New Overnight Developments Abroad: Lehman Sale Considered Imminent

September 12, 2008

Rumors swirling that the Fed and Treasury are helping to shop Lehman Brothers by the weekend.  Washington Mutual also getting watched.

The dollar climbed 1.0% against the Australian dollar and 0.3% versus the yen but is otherwise lower, with drops of 0.9% against the euro, 0.8% against sterling, 0.6% against the kiwi and C-dollar, and 0.3% against the Swiss franc.

Oil rebounded 1.3% to $102.18/barrel as Hurricane Ike nears landfall.  Gold advanced 2.0% to $760.30 per ounce.

The yield on 10-year JGB’s climbed 4 basis points to 1.54% despite a downward revision of 2Q Japanese growth.  European sovereign bond yields up sharply.

Equities are ending a tough week on an up-note.  Asian trading saw the Nikkei rise 0.9% and gains of 1.2% in Thailand, 2.5% in South Korea, 1.9% in Australia, 0.9% in Taiwan and 0.8% in New Zealand.  But India (-2.7%), Vietnam (-4.2%) and Indonesia (-3.5%) suffered further substantial erosion.  In Europe, stocks are higher by 0.8% in Germany, 1.2% in France, 1.1% in Great Britain, 1.0% in Switzerland, and 1.2% in Italy.

Japanese 2Q growth was revised to -3.0% saar from -2.4% saar.  -3.3% had been expected by street analysts.  Real GDP rose just 0.7% from 2Q07, and the GDP price deflator fell 1.5% over the past year.  Japanese industrial production was revised upward to a gain of 1.3% from 0.9% reported initially.  Capacity usage rose 1.4% in July, and capacity was 0.8% greater.  The solid July-over-June increase left such 0.7% above the 2Q average level.

Industrial output in India rose 7.1% y/y, more than forecast.

New Zealand retail sales fell 0.8% m/m in July, about three times more than had been forecast.  The data were seen justifying this week’s 50-basis point rate cut by New Zealand’s central bank and pointing to more monetary stimulus to come.

The Bank of France projects French growth in 3Q of 0.1%.  Its business sentiment index unexpectedly ticked higher to 94 in August from 92 in July.

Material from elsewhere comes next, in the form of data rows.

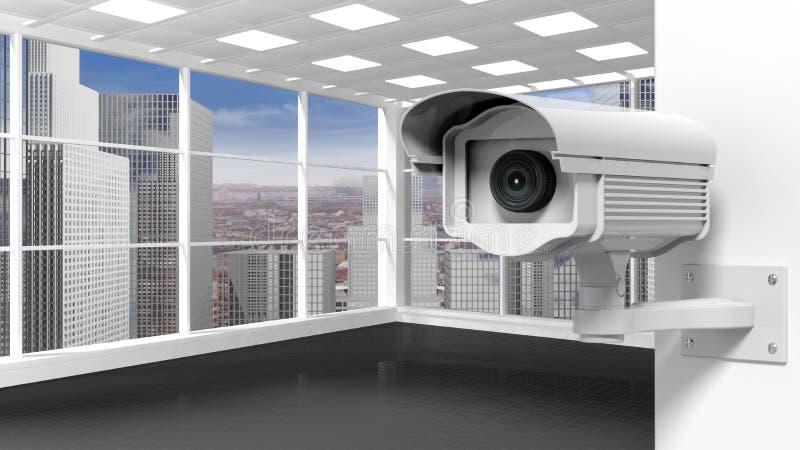Stanza vuota dell'ufficio con la videosorveglianza illustrazione di stock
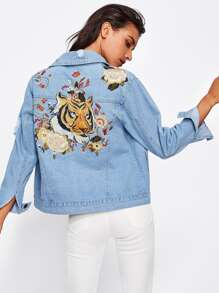 Tiger Embroidered Back Denim Jacket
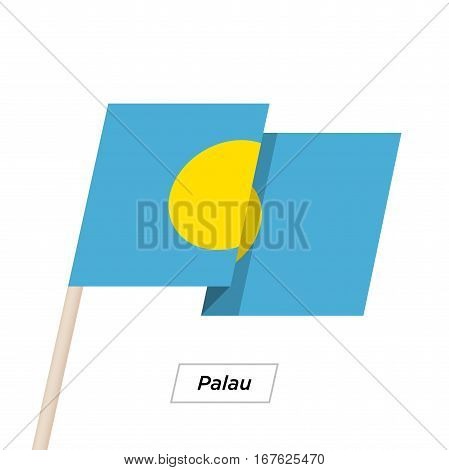 Palau Ribbon Waving Flag Isolated on White. Vector Illustration. Palau Flag with Sharp Corners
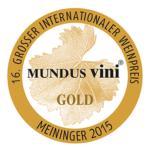 Mundus Vini 2015 aranyérem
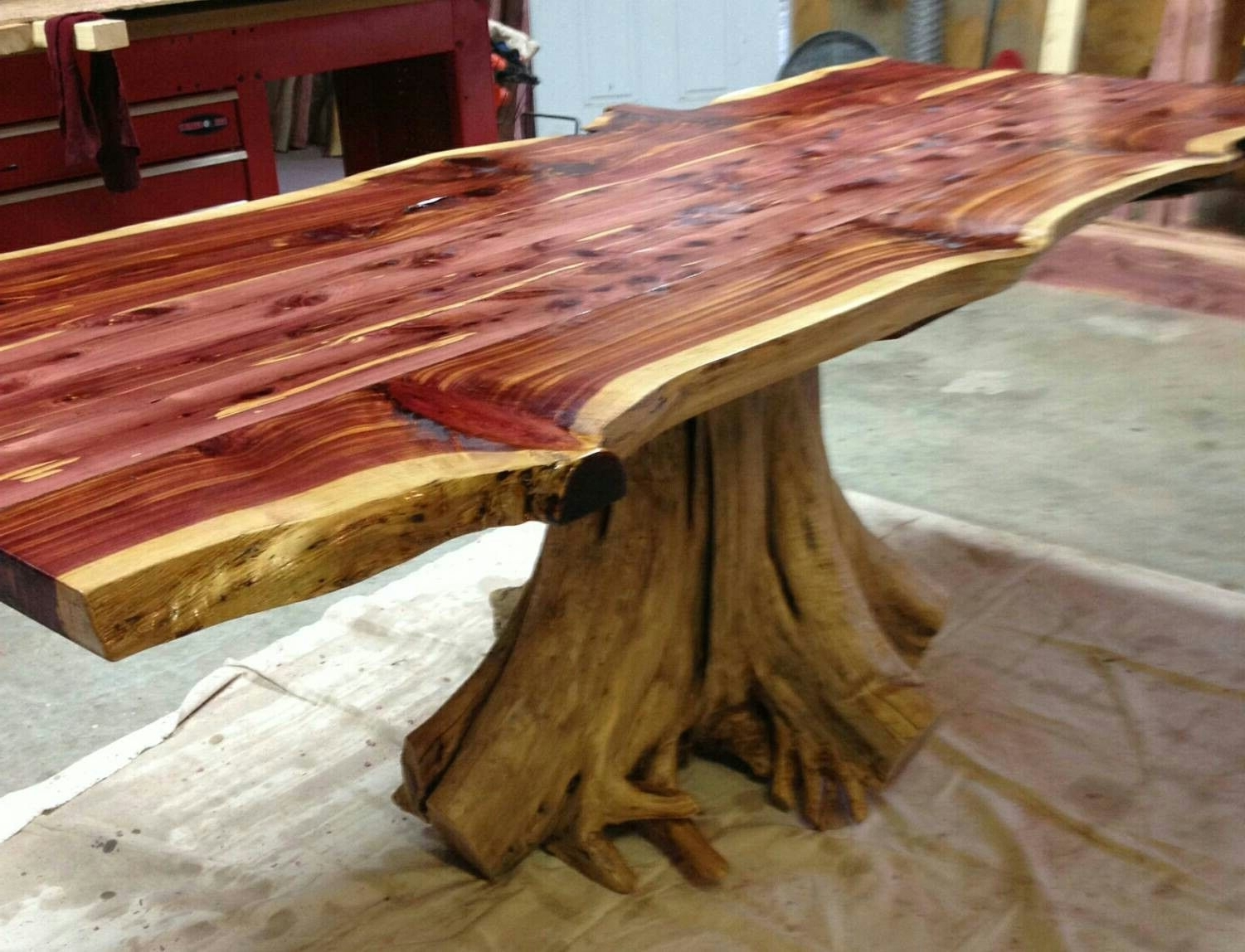 Trendy Live Edge Cedar Stump Dining Table (View 8 of 20)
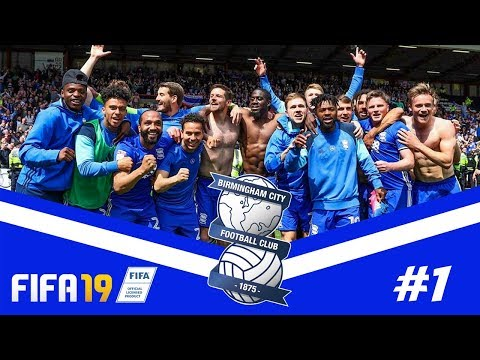 How To Get ANY Stadium On Career Mode | BCFC Career Mode #1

Euroland industrial production slid 0.3% m/m in July and fell 1.7% from July 2007.  A 0.7% drop from a year earlier had been anticipated.  Italy announced earlier today that its industrial production fell 1.1% m/m and 3.2% y/y in July.  Sizable monthly declines also occurred in the Netherlands, Germany, and Ireland to offset France’s 1.2% recovery.

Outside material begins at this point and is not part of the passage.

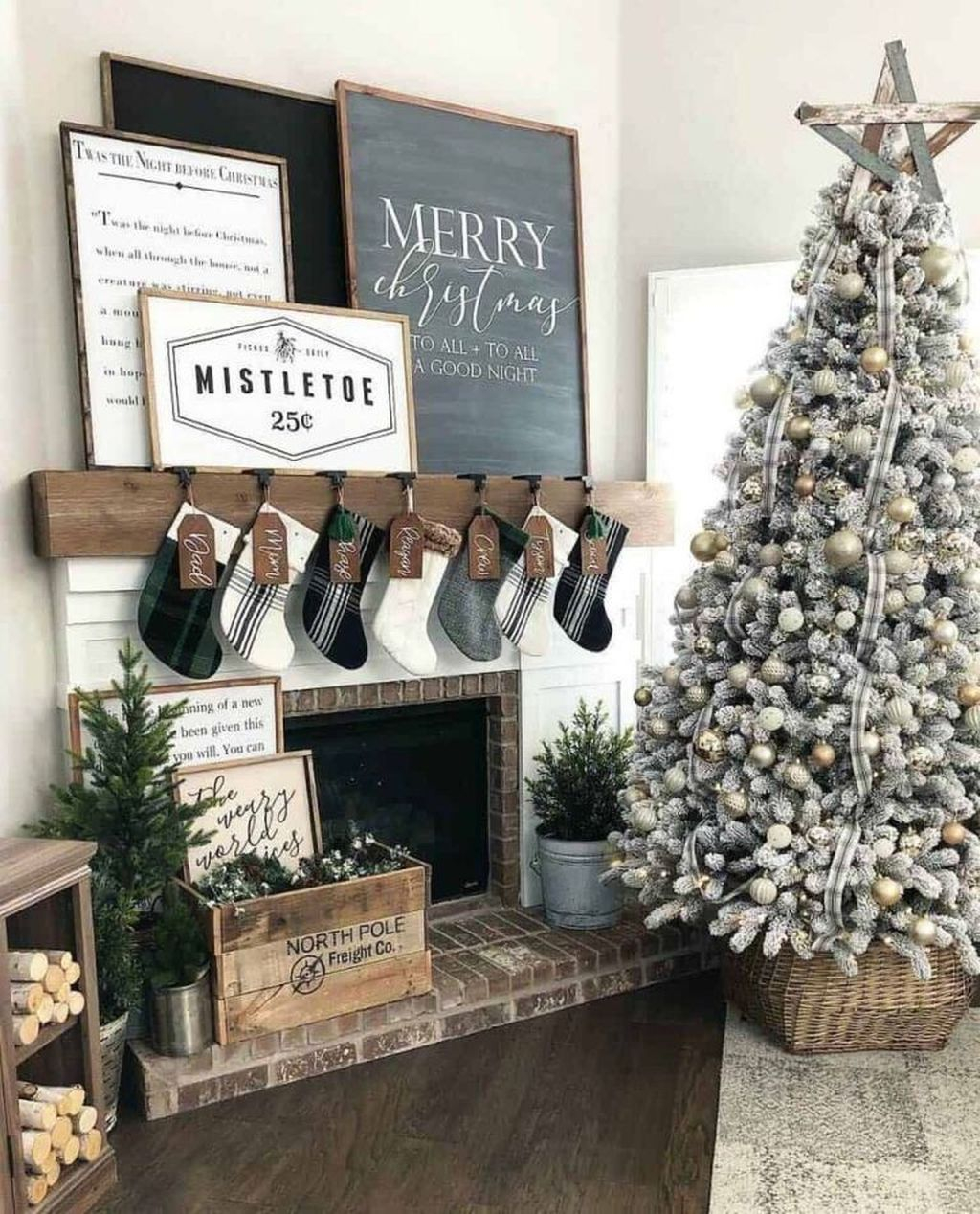 Rustic Winter Decor Ideas For Home To Try Asap 01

Jobs in Euroland rose 1.2% in the year to 2Q08, down from a four-quarter increase of 1.6% in 1Q.  The quarter-on-quarter rise of 0.2% was also smaller.

EU finance ministers met in Nice, after which the group’s leader, Juncker said the slowdown has been more pronounced than expected and is not over.

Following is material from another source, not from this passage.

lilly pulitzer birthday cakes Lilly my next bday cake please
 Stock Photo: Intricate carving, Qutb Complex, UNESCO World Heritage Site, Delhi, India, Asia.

China reported a bunch of August data.  A drop in on-year industrial production to 12.8% from 14.7% in July was impeded by factory shutdowns for the Olympics, but retail sales growth of 23.2% y/y surprised on the upside.  Yuan lending maintained a brisk pace of 29.3% y/y.  M2 grew 16.0% y/y after 16.4% in July, and M1 slowed more sharply to 11.5% from 14.0%.

Portuguese consumer prices fell 0.5% m/m but rose 3.0% y/y in August.  Swedish GDP in 2Q was flat from 1Q and up just 0.6% y/y.  French harmonized consumer prices slid 0.1% m/m in August, cutting the 12-month pace of climb by a half-percentage point to 3.5%.

Peru became the latest emerging market to have a central bank rate hike.  Such rose 25 basis points to 6.5%.  Pakistani CPI inflation accelerated to 25.3%, most in 30 years.